即席爆発装置IEDを仕掛けましょう。待ち伏せです」


 シシーリアが言い、ファティマがグリゴリ戦線の兵士たちとともに待ち伏せに向けての準備を始める。即席爆発装置IEDが路肩に仕掛けられ、機関銃や狙撃銃が然るべき場所に配置された。


「偵察妖精を打ち上げますね」


 さらにファティマが偵察妖精を使ってこの地点に向かって来る車両が存在しないかを監視し続ける。戦術級偵察妖精は周辺を旋回しながら情報を集めた。


「来ましたよ。車列コンボイです。タイパン四輪駆動車とハウンドドッグ装輪装甲車によって守られています」


「車両の数は?」


「タイパン四輪駆動車が4両、ハウンドドッ装輪装甲車が2両、軍用トラックが8両です」


「それを襲撃しましょう」


「了解です。そちらに情報を送りますね」


 ファティマは戦術級偵察妖精の情報をグリゴリ戦線の兵士たちに送信。


「サマエルちゃん。通信妨害をお願いします」


「分かったよ」


 ファティマがジェリコの通信の妨害を開始。


 それでもジェリコの車列コンボイは止まらずファティマたちが待ち伏せしている地点にまで前進してくる。


「まだ撃ってはいけませんよ。まだです。まだ引き寄せて……」


 シシーリアが緊張する兵士たちにそう言い聞かせた。


 車列コンボイは着々と待ち伏せ地点に進み──。


即席爆発装置IED起爆!」


 路肩に仕掛けられていた即席爆発装置IEDが爆発し、ハウンドドッグ装輪装甲車とタイパン四輪駆動車が爆発して炎上する。


接敵コンタクト! 敵だ!」


「応戦しろ!」


 ジェリコの護衛エスコート部隊は混乱しながらも交戦を開始。


「撃て、撃て!」


「車両は撃つな! 必要だ!」


 圧倒的数の不利の中で押し込まれて行くジェリコの護衛エスコート部隊。


 彼らが壊滅するまでにはそう長い時間はかからなかった。しかし、グリゴリ戦線は相変わらず大量の死傷者を出しての勝利となったのだった。
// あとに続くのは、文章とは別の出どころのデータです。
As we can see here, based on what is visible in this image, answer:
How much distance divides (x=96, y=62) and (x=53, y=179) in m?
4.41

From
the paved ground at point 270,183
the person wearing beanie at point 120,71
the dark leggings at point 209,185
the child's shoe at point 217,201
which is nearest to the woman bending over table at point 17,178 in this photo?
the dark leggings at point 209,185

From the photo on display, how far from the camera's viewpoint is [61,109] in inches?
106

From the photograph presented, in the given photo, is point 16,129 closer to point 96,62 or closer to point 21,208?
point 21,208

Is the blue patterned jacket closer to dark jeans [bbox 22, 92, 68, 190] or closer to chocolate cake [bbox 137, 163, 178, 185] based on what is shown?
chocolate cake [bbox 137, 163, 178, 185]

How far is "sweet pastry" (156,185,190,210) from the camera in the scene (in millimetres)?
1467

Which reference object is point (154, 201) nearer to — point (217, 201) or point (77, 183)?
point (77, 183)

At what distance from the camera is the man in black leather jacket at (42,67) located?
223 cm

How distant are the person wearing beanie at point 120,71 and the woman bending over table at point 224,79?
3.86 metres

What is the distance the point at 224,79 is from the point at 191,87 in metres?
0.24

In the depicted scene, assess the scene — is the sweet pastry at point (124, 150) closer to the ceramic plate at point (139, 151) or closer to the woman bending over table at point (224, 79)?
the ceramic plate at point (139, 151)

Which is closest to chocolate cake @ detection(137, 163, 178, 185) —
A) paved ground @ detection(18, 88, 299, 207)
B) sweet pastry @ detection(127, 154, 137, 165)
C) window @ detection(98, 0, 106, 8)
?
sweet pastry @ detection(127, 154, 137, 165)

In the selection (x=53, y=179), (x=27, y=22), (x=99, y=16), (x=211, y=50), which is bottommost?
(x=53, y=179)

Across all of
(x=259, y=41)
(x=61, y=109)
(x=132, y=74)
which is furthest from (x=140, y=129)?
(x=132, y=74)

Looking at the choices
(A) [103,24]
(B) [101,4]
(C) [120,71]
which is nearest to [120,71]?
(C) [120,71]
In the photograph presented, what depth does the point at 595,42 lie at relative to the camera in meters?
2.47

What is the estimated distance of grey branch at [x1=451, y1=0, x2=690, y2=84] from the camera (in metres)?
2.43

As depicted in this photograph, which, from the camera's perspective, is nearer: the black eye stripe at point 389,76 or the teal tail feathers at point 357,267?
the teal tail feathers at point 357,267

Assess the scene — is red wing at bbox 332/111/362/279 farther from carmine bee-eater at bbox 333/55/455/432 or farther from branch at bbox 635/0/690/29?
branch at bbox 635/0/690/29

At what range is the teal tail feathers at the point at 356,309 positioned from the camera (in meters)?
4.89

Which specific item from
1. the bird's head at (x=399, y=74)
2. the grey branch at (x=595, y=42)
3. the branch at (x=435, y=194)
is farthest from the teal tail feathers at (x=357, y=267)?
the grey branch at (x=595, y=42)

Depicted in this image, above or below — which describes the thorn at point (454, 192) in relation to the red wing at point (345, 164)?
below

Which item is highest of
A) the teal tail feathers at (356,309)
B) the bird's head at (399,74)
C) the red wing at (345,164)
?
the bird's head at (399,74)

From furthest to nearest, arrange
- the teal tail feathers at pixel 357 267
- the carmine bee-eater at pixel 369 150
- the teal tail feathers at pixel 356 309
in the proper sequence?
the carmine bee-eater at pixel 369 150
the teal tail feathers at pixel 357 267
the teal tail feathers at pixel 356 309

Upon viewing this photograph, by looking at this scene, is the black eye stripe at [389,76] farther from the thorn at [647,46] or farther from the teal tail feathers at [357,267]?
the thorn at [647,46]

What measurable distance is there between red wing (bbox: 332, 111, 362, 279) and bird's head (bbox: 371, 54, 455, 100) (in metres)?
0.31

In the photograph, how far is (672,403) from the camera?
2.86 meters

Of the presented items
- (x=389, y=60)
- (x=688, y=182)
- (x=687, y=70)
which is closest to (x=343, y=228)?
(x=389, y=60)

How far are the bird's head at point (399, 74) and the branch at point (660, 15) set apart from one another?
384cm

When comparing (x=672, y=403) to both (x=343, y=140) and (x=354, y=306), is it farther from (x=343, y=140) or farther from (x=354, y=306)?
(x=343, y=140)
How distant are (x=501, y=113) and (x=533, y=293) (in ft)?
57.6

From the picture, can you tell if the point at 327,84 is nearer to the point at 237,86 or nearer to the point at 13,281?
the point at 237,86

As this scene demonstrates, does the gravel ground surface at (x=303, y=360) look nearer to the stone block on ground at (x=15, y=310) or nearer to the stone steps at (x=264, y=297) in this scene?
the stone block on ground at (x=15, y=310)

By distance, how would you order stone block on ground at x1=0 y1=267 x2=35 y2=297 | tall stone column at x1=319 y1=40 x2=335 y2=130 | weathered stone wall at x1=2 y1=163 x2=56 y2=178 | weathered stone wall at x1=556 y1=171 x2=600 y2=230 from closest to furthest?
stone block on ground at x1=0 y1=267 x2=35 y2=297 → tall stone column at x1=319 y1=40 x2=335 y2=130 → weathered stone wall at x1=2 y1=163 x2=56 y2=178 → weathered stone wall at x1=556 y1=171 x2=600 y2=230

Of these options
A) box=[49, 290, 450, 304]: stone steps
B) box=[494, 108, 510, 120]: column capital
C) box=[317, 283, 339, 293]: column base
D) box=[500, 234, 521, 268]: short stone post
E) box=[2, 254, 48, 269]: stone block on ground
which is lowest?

「無事に車両は奪えましたね。積み荷を確認してください」


「了解」


 グリゴリ戦線の兵士たちが積み荷を確認していく。そのほとんどがMTAR-89自動小銃であったりCR-47自動小銃であったりの小火器と弾薬だ。


 だが、予想外の品もそこにはあった。


「これは何だ?」


「シシーリア様に聞いてみよう」


 シシーリアがトラックの1台に呼ばれる。


「これは」


「生物化学兵器だと示すマークですよ」


 トラックに積み込まれていたのはドラム缶で、そこには生物化学兵器が搭載されていることを示す黒と黄色のハザードマークが記されていた。


「これについて何か情報はありましたか?」


「いいえ。しかし、この車列コンボイの行先はタンゴ・シックス基地でした。これは我々に対して使われる可能性があるものでしたね」


「危ないところでした」


 シシーリアとファティマがそう言葉を交わす中、イズラエルがやってきた。


「どうしたのですか、シシーリア?」


「イズラエル。予想外の品が転がり込んできました。生物化学兵器です」


「何と」


 シシーリアの言葉にイズラエルが驚愕。


「どうするのですか?」


「私としてはフォー・ホースメン辺りに売却することを考えています」


「それは賢明だとは思えません。我々が使うべきです。敵は我々に対してこれを使用しようとしたのですから」


 イズラエルは生物化学兵器のジェリコへの使用を主張した。


「私はそれこそ賢明だと思えません。我々はフォー・ホースメンのように防護装備を持っているわけではないのです。敵がこれを機に全面的な生物化学戦に出た場合、大きく被害を受けるのは我々の側です」


「それは……確かに。ですが、逆にも考えられます。我々が生物化学兵器を保有し、それを使用する意志があることを示せば抑止力となります」


「抑止力、ですか。確かにそれも考えなければなりませんね」


 イズラエルの主張にシシーリアも部分的に同意し始めた。


「では、使用を?」


「生物化学兵器はドラム缶6つ分。うち2つをタンゴ・シックス基地に向けて使用し、残るは抑止力として保有しておきましょう。できればどのようなものかの解析も」


「それがいいです」


 シシーリアの決意をイズラエルが肯定した。


「生物化学兵器をジェリコ相手に使うのですか?」


「ええ。これで比較的楽に必要な物資を奪うことができますよ」


「それは何よりです」


 シシーリアの言葉にファティマが頷く。